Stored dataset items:
········
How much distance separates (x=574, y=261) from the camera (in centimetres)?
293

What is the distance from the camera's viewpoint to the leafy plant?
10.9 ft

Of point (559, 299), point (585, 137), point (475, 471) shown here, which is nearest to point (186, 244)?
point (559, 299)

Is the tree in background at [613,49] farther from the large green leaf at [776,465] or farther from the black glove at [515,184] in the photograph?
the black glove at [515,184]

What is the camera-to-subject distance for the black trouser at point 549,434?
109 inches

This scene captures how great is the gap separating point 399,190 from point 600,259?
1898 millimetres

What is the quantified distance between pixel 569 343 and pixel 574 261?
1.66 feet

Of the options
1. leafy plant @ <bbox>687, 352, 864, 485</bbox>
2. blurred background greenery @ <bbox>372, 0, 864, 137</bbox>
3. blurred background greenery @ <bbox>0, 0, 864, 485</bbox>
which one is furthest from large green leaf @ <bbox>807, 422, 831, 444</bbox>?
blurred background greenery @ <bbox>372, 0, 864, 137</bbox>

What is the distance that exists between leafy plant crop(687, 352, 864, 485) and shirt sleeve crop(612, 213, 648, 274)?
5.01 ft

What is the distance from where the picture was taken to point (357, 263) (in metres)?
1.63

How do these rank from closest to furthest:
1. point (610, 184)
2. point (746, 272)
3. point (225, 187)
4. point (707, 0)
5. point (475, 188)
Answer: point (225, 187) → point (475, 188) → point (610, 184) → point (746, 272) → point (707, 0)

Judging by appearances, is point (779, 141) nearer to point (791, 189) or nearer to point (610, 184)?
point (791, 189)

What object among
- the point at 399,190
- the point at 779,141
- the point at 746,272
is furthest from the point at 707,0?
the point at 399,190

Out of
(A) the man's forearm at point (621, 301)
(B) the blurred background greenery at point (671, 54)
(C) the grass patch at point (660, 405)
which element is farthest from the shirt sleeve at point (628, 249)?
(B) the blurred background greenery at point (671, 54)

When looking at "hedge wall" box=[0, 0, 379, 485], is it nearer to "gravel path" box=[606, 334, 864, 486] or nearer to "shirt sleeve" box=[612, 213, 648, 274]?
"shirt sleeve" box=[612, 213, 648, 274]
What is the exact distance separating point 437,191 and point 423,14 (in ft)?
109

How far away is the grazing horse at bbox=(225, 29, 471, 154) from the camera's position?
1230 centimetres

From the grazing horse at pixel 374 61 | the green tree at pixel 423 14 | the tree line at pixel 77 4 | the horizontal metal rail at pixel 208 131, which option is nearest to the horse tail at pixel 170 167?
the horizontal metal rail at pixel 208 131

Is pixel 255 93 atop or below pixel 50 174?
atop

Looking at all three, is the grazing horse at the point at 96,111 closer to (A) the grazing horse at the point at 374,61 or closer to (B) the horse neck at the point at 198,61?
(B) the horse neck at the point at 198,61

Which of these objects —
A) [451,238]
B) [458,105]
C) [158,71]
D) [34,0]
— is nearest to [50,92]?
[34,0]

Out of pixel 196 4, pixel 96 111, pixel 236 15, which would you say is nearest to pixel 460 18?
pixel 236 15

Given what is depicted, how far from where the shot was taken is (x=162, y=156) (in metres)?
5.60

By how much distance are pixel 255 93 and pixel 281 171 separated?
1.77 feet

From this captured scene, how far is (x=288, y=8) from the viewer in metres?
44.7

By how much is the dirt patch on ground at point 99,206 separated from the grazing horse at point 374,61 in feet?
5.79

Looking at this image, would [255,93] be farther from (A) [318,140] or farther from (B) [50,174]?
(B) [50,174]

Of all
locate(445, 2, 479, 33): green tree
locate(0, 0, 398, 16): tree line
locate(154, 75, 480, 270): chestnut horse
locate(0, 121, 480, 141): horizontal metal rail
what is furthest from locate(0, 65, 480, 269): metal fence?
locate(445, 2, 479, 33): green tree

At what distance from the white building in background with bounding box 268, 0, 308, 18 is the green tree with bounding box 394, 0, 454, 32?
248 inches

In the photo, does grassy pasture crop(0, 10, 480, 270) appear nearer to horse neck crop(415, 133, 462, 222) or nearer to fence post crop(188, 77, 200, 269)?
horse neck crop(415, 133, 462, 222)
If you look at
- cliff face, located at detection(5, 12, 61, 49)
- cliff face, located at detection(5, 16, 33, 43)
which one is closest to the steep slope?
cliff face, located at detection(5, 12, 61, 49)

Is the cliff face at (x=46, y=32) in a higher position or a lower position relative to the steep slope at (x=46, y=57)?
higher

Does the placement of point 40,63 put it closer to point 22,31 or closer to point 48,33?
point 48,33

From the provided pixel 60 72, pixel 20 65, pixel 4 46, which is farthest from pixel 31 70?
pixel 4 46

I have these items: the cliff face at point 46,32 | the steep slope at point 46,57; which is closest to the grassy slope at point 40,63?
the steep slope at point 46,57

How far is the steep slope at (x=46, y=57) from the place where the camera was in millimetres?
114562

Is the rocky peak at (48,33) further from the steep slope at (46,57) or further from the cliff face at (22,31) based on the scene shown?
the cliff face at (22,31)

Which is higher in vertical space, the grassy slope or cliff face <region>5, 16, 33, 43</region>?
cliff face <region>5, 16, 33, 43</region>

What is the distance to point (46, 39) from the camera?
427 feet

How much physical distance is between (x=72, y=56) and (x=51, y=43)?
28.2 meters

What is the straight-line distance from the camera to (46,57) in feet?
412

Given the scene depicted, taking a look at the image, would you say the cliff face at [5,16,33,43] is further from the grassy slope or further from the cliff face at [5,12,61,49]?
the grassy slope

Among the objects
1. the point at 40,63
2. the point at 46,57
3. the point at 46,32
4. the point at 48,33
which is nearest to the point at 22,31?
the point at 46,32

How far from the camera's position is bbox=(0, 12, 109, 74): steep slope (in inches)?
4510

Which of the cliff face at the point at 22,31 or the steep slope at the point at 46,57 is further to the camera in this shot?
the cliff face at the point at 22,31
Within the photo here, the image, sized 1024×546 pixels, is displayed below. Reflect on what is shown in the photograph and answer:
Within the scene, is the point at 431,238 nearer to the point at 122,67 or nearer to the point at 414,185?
········
WORK TO COMPLETE: Send back exactly the lines from the line with "Given the scene" through the end of the records.

SOLVED PROBLEM:
Given the scene depicted, taking a look at the image, would you say the cliff face at [5,16,33,43] is further from the grassy slope or further from the cliff face at [5,12,61,49]?
the grassy slope

Among the objects
1. the point at 40,63
2. the point at 46,57
3. the point at 46,32
4. the point at 48,33
which is nearest to the point at 22,31?
the point at 46,32

How far from the camera's position is bbox=(0, 12, 109, 74): steep slope (in inches)?
4510

Which of the cliff face at the point at 22,31 or the steep slope at the point at 46,57 is further to the camera in this shot?
the cliff face at the point at 22,31
Within the photo here, the image, sized 1024×546 pixels, is displayed below. Reflect on what is shown in the photograph and answer:
Within the scene, is the point at 431,238 nearer to the point at 122,67 or nearer to the point at 414,185?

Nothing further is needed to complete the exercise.